[Dataset items]
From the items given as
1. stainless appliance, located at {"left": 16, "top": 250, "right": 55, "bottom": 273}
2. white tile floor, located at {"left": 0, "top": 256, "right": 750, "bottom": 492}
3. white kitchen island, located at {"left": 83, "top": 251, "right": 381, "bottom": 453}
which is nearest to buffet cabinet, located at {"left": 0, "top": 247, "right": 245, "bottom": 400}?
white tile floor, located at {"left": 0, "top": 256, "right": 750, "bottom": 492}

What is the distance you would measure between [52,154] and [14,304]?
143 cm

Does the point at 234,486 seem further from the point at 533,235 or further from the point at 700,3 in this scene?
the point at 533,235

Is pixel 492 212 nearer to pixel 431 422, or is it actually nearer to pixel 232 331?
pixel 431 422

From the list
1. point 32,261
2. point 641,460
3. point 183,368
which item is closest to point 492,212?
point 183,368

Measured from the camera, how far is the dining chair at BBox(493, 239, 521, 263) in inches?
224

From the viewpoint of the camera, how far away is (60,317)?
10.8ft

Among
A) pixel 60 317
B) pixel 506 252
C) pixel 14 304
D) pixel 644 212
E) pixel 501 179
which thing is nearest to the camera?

(Exercise description) Copy out all of the material above word for word, keeping every line and its order unchanged.

(Task solution)
From the items given as
1. stainless appliance, located at {"left": 16, "top": 250, "right": 55, "bottom": 273}
2. white tile floor, located at {"left": 0, "top": 256, "right": 750, "bottom": 492}
3. white kitchen island, located at {"left": 83, "top": 251, "right": 381, "bottom": 453}
which is nearest to buffet cabinet, located at {"left": 0, "top": 247, "right": 245, "bottom": 400}?
white tile floor, located at {"left": 0, "top": 256, "right": 750, "bottom": 492}

What is the distance you would measure between [52,154] and [14,304]?
143 cm

Does the point at 234,486 seem further from the point at 533,235 or further from the point at 700,3 in this scene?
the point at 533,235

Is pixel 492 212 nearer to pixel 431 422, or is it actually nearer to pixel 232 331?
pixel 431 422

From the list
1. point 32,261
2. point 641,460
3. point 183,368
which item is closest to point 492,212?
point 183,368

Measured from the camera, how far is the dining chair at BBox(493, 239, 521, 263) in inches?
224

From the viewpoint of the camera, how far away is (60,317)?
10.8ft

Among
A) pixel 60 317
B) pixel 506 252
C) pixel 14 304
D) pixel 644 212
E) pixel 501 179
which thing is nearest to the camera?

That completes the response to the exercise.